PG Phriday: Date Based Partition Constraints

March 20th, 2015 | Published in Database, Tech Talk | 3 Comments

PostgreSQL has provided table partitions for a long time. In fact, one might say it has always had partitioning. The functionality and performance of table inheritance has increased over the years, and there are innumerable arguments for using it, especially for larger tables consisting of hundreds of millions of rows. So I want to discuss a quirk that often catches developers off guard. In fact, it can render partitioning almost useless or counter-productive.

PostgreSQL has a very good overview in its partitioning documentation. And the pg_partman extension at PGXN follows the standard partitioning model to automate many of the pesky tasks for maintaining several aspects of partitioning. With modules like this, there’s no need to manually manage new partitions, constraint maintenance, or even some aspects of data movement and archival.

However, existing partition sets exist, and not everyone knows about extensions like this, or have developed in-house systems instead. Here’s something I encountered recently:

CREATE TABLE sys_order
    order_id     SERIAL       PRIMARY KEY,
    product_id   INT          NOT NULL,
    item_count   INT          NOT NULL,
    order_dt     TIMESTAMPTZ  NOT NULL DEFAULT now()

CREATE TABLE sys_order_part_201502 ()
       INHERITS (sys_order);

ALTER TABLE sys_order_part_201502
  ADD CONSTRAINT chk_order_part_201502
      CHECK (order_dt >= '2015-02-01'::DATE AND
             order_dt < '2015-02-01'::DATE + INTERVAL '1 mon');

This looks innocuous enough, but PostgreSQL veterans are already shaking their heads. The documentation alludes to how this could be a problem:

Keep the partitioning constraints simple, else the planner may not be able to prove that partitions don’t need to be visited.

The issue in this case, is that adding the interval of a month changes the right boundary of this range constraint into a dynamic value. PostgreSQL will not use dynamic values in evaluating check constraints. Here’s a query plan from PostgreSQL 9.4.1, which is the most recent release as of this writing:

SELECT * FROM sys_order
 WHERE order_dt = '2015-03-02';

                QUERY PLAN                                    
 Append  (cost=0.00..30.38 rows=9 width=20)
   ->  Seq Scan on sys_order  ...
   ->  Seq Scan on sys_order_part_201502  ...

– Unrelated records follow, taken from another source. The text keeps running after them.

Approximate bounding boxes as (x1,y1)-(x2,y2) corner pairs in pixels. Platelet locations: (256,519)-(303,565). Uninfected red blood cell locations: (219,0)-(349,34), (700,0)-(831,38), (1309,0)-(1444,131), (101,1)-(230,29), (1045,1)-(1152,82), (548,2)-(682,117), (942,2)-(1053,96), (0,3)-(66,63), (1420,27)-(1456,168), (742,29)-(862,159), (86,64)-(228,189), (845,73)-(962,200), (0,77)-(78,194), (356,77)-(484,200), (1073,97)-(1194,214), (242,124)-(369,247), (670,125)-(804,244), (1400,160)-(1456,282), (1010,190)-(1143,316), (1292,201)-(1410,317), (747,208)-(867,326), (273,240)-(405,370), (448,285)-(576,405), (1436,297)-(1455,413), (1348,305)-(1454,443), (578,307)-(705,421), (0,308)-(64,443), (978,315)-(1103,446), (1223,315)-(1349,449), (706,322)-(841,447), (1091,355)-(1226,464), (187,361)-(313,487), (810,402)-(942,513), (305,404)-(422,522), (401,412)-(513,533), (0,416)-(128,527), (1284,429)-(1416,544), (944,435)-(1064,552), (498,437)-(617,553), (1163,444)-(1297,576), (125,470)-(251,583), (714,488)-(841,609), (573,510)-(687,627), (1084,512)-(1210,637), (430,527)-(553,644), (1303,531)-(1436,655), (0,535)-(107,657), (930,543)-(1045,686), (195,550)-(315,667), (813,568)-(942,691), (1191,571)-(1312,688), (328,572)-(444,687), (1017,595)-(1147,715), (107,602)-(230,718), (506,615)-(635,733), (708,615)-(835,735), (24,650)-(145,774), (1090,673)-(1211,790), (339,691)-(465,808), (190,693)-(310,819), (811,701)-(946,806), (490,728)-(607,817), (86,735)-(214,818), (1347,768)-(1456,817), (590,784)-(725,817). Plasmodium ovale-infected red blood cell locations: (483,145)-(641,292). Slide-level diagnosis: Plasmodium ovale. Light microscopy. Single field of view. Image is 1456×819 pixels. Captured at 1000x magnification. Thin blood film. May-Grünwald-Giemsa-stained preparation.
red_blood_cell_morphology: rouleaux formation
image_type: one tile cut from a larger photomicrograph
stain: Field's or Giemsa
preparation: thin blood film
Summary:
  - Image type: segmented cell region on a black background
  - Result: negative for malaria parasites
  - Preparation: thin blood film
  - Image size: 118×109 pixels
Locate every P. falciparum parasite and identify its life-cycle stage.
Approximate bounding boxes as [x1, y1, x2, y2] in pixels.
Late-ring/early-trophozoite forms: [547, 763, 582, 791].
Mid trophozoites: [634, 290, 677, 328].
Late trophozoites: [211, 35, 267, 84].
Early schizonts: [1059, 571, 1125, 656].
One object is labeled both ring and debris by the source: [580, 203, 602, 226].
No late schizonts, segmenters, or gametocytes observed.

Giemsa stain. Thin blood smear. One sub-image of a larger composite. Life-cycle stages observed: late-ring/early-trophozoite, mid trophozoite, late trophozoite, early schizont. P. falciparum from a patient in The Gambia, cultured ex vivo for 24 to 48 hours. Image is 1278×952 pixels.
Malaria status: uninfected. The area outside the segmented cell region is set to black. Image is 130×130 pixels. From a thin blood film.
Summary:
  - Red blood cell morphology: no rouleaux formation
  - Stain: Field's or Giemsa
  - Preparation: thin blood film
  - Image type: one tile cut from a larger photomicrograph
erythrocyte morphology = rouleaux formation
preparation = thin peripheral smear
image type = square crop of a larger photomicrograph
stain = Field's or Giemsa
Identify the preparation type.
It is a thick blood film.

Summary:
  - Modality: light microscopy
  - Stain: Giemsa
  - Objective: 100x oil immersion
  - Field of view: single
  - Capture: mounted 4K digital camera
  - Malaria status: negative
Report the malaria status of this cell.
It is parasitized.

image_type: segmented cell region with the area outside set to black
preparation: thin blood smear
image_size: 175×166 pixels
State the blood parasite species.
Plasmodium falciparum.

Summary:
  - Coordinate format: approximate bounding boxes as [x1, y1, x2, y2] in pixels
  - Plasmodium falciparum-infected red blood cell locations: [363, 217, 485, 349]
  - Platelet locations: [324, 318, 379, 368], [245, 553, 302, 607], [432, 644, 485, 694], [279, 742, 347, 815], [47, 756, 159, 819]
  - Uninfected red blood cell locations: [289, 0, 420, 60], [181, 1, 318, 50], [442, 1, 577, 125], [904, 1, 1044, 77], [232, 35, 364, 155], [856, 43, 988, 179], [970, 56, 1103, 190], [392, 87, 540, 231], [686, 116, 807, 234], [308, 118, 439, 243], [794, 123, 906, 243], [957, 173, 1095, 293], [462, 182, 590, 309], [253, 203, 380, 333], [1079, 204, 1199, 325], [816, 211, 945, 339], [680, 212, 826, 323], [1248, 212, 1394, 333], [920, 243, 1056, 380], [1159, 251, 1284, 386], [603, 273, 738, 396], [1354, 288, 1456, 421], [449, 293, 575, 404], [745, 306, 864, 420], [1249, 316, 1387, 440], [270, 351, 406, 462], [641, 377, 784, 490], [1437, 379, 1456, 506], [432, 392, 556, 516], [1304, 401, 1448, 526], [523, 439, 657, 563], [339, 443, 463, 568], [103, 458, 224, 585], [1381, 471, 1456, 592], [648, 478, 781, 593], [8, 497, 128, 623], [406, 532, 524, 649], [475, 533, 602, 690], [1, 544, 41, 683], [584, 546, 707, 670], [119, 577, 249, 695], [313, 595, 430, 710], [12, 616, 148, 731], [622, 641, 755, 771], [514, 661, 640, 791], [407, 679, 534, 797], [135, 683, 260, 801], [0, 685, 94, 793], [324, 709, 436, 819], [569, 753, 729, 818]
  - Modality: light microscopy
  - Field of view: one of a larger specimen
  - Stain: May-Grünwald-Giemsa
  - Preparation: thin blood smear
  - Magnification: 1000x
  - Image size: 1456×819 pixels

Well, it looks like the PostgreSQL planner wants to check both tables, even though the constraint we added to the child does not apply. Now, this isn’t a bug per se, but it might present as somewhat counter-intuitive. Let’s replace the constraint with one that does not use a dynamic value and try again:

ALTER TABLE sys_order_part_201502
 DROP CONSTRAINT chk_order_part_201502;

ALTER TABLE sys_order_part_201502
  ADD CONSTRAINT chk_order_part_201502
      CHECK (order_dt >= '2015-02-01'::DATE AND
             order_dt < '2015-03-01'::DATE);

SELECT * FROM sys_order
 WHERE order_dt = '2015-03-02';

                QUERY PLAN                                    
 Append  (cost=0.00..30.38 rows=9 width=20)
   ->  Seq Scan on sys_order  ...
   ->  Seq Scan on sys_order_part_201502  ...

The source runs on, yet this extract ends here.